This past week, the World Ultimate and Guts Championships (WUGC) were held in London. The USA swept all divisions, Team Canada’s Danielle Fortin executed an impressive greatest, and people around the globe tweeted about the championships. I had been thinking about playing with twitter data for some time – particularly with respect to ultimate and WUGC seemed like the perfect oppurtunity. WUGC is an international event and it lends itself well to showing ultimate’s influence around the world, and with the hashtag #WUGC2016 prominently displayed on the WUGC website and plenty of tweets using it, I was hopeful I could make something cool.
The Map
CartoDB makes this kind of map easy to build. I pulled tweets with #WUGC2016 over a 30 day period, styled the map with CSS, and used torque.js to animate the tweets by timestamp.
I really enjoy watching this animation. It starts with a slow build-up and scattered tweets all over the globe. Then London lights up with a pulse of tweets during each day of competition. My favorite part is watching teams get support from their home countries during play. Check out Colombia, India, South Africa, the Philippines, and UAE – all have pulses of tweets from fans back home.

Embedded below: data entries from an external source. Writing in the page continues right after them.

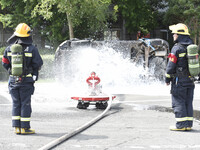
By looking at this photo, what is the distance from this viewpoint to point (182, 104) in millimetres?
7578

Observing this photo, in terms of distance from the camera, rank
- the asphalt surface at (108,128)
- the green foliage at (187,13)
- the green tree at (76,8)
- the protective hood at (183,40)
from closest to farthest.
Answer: the asphalt surface at (108,128) < the protective hood at (183,40) < the green tree at (76,8) < the green foliage at (187,13)

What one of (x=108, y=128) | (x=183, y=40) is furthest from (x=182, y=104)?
(x=108, y=128)

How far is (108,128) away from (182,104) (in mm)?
1374

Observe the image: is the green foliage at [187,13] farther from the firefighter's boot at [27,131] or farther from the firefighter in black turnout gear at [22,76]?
the firefighter's boot at [27,131]

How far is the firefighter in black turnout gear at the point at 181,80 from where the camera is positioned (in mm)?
7535

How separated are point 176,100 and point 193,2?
23.0 metres

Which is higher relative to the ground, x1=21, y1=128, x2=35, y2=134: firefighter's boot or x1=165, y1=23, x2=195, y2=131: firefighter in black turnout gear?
x1=165, y1=23, x2=195, y2=131: firefighter in black turnout gear

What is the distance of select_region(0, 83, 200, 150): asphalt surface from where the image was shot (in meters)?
6.37

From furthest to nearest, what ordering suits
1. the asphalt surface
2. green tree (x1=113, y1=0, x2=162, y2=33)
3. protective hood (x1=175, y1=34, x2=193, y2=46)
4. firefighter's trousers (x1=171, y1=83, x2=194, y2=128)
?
green tree (x1=113, y1=0, x2=162, y2=33) → protective hood (x1=175, y1=34, x2=193, y2=46) → firefighter's trousers (x1=171, y1=83, x2=194, y2=128) → the asphalt surface

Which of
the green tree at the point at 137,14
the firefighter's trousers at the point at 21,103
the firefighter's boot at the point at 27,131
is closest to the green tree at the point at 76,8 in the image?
the green tree at the point at 137,14

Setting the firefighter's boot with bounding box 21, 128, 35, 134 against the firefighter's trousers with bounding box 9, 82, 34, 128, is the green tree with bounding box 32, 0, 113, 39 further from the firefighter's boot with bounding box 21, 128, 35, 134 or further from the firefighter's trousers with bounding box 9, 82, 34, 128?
the firefighter's boot with bounding box 21, 128, 35, 134

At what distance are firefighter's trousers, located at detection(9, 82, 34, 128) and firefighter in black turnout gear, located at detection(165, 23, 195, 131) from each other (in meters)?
2.44

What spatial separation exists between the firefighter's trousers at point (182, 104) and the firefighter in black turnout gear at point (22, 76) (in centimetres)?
243

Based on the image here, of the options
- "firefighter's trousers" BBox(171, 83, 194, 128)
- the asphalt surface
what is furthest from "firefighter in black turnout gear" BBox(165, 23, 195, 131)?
the asphalt surface
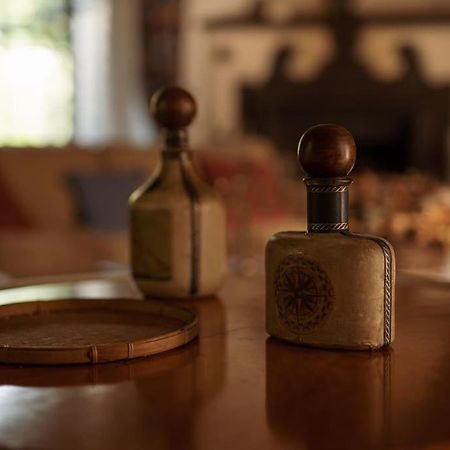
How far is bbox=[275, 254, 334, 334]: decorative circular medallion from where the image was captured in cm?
89

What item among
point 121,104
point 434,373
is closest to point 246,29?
point 121,104

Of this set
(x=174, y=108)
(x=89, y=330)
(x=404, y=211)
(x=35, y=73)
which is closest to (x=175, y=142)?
(x=174, y=108)

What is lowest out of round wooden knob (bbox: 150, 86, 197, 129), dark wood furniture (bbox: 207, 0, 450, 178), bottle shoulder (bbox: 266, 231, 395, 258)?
bottle shoulder (bbox: 266, 231, 395, 258)

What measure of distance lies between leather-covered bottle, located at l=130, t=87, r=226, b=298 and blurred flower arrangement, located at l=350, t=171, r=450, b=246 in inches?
84.5

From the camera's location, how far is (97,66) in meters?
6.05

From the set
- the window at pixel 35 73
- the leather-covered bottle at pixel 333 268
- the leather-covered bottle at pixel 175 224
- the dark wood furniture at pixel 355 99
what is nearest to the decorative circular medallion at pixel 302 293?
the leather-covered bottle at pixel 333 268

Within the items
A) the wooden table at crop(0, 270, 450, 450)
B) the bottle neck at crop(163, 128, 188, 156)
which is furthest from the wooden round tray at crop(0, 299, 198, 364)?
the bottle neck at crop(163, 128, 188, 156)

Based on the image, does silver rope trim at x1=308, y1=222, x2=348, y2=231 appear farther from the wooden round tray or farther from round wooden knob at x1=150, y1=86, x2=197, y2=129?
round wooden knob at x1=150, y1=86, x2=197, y2=129

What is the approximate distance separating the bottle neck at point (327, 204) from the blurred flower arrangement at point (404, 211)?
2.38 metres

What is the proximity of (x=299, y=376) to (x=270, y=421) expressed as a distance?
14cm

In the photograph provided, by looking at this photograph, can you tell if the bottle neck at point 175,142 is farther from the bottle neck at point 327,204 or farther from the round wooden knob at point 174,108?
the bottle neck at point 327,204

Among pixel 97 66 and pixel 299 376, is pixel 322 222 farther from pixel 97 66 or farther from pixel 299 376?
pixel 97 66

Allow me to get nerdy for a minute…
While the map is cool to look at, don’t go trying to derive any strong scientific conclusions from it. There are a few things to note here: This map only uses tweets that are geolocated (i.e. Tweets that have location data enabled). Geolocated tweets make up about 5% of all tweets – so this is a small (and not necessarily representative) sample. CartoDB uses what they call “geo-enrichment” to increase those Twitter search results up to 15% to 20%. Much of that additional 10% - 15% seems to come from tweets that have country-specific location data – but no finer geographic detail. In those cases, CartoDB uses a fixed point near the geographic center of that country to plot the tweet location. As a result, there are tweets popping up in places you might not expect. Go back and watch the animation again. A constant stream of tweets from northern Kansas? The Northwest Territories in Canada? The middle of the Sibuyan Sea in the Philippines? Central Australia? Doubtful. With all that in mind, we can draw broad conclusions about when and how often people in specific countries are tweeting, but beyond that – approach with caution.
More maps are coming soon. Until then, enjoy the eye candy.